-Божий день, - подумал он нежно. «День отдыха, никто не будет работать, а завтра все
вернутся к своим трудам и делам. И я тоже – уже к индейцам надо ехать, вверх по реке на
лодке, и там еще идти, до их поселения. Ну, ничего, их язык я уже знаю немножко,
объясниться могу. Два месяца мы уже здесь, как время летит. Ну, ничего, обустроимся, с
Божьей помощью».
Он прошел мимо деревянного здания, где заседал совет колонии, и, повернув налево, зашел
на свой двор – чистый, прибранный, с выбеленным забором.
На кухне пахло свежим хлебом. Жена, отложив шитье, встала.
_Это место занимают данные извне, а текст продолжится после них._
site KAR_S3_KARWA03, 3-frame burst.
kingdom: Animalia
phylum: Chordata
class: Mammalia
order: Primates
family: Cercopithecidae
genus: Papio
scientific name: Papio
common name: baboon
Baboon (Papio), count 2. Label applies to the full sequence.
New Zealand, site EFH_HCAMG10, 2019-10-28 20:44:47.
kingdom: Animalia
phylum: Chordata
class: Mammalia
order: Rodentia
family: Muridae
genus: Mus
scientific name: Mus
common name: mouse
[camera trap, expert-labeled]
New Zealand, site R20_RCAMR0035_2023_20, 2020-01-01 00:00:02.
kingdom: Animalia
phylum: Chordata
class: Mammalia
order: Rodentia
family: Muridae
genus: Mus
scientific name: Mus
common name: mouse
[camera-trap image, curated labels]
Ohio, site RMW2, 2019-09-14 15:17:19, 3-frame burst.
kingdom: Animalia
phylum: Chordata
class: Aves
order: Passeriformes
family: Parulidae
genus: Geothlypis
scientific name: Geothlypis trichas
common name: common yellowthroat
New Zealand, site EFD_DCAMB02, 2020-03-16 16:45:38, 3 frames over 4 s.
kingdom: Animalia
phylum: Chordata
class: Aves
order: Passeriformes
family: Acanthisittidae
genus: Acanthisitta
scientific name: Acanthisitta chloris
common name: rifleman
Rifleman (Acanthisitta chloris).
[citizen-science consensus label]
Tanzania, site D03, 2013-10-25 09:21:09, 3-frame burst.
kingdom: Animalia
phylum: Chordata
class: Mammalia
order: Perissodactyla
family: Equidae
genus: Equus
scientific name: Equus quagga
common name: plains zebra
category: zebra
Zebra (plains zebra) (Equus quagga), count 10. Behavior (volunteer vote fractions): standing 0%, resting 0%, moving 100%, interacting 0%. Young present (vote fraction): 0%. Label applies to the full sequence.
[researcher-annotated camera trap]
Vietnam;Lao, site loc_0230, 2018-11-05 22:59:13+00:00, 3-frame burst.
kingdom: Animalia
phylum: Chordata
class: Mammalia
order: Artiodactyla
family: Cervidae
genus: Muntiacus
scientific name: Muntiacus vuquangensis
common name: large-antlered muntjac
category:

Склонив укрытую черным,
праздничным чепцом, голову, она тихо спросила: «Накрывать на стол?».
Он вымыл руки над медным тазом, и, подождав, пока Мэри подаст ему холщовое полотенце,
- кивнул.
Жена ела, не поднимая глаз, и Майкл мягко сказал: «Мне не нравится, что ты позволяешь
Энни не разделять семейные трапезы, тем более в воскресенье, когда сам Господь
предписывает нам быть вместе и радоваться нашему счастью».
Мэри сглотнула и, помолчав, ответила: «Она просто рано встала, прости, пожалуйста,
больше такого не повторится».
-Хорошо, - он выпил воды, что была налита в оловянный кубок, и, сложив руки, опустив
голову, сказал:
-Благодарим Тебя, Иисус, Бог наш, за то, что Ты насытил нас земными Твоими благами, не
лиши нас и небесного Твоего Царствия: так же, как посреди учеников Твоих Ты пришел ,
даровав им мир, приди и к нам, и спаси нас.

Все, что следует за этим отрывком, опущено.